On the station's final day as "Power", the station paid tribute to the run of "Power" and "Party" with an all-day live broadcast from 5:30 a.m. to midnight deemed "The Last Damn Show", where longtime listeners and former DJs dating back to the days of "Party" called in the station to give their personal station memories and give their own final farewell; in addition, the station would give a final run-through of their playlist, playing music through the day from each era of the station (from the dance music of "Party" to the hip-hop and pop music of "Power"). At midnight on April 1, after the entire airstaff gave one final goodbye before playing "Raise The Roof" by Uncle Luke (the first song that played on the station when it launched as "Party"; this was immediately followed by a final station identification and the playing of a final bumper for "Party" and one for "Power", which would fade out on an echo effect, followed by a moment of silence), the station flipped to a temporary simulcast of former sister station WDBO. On April 29, SBS officially closed on their purchase of WPYO; around 9 a.m. that day, the station began stunting with a loop of songs featured in their new Spanish-language contemporary hits format, which debuted May 9, at 6 a.m. as "El Zol 95.3", with "El Incomprendido" by Farruko being the first song played.

==HD subchannels==
===WPYO-HD2===
On August 29, 2024, WPYO added an HD2 subchannel for the first time, initially simulcasting the main analog/HD1 feed with a slight delay.
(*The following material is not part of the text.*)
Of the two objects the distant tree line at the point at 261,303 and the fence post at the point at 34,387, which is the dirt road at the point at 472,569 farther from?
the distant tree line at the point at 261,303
WPYO never had an HD sub channel beyond its main HD1 during its Cox Radio and CXR Radio, LLC ownership. On September 12, at 11:53 p.m., in the middle of playing "Tengo un Plan (Remix)" by Key-Key & Ozuna, SBS officially launched "Salsa 95.3 HD2" on the subchannel, originally simulcasting Miami sister station WRAZ. The first song on "Salsa" was "Aguanilé" by Marc Anthony. On or around February 25, 2025, the "La Privada" programming originally on WPYO-HD3 relocated to WPYO-HD2 (replacing "Salsa 95.3 HD2", which remains online and also relocated to WPYO-HD3).

===WPYO-HD3===
In February 2025, WPYO added an HD3 subchannel, originally broadcasting SBS’ Regional Mexican-formatted “La Privada” network, simulcasting KLAX-HD2 Los Angeles. Later that month by the 25th, the "La Privada" programming moved to WPYO's HD2 subchannel and the HD3 subchannel began broadcasting the “Salsa” programming originally on the HD2 subchannel.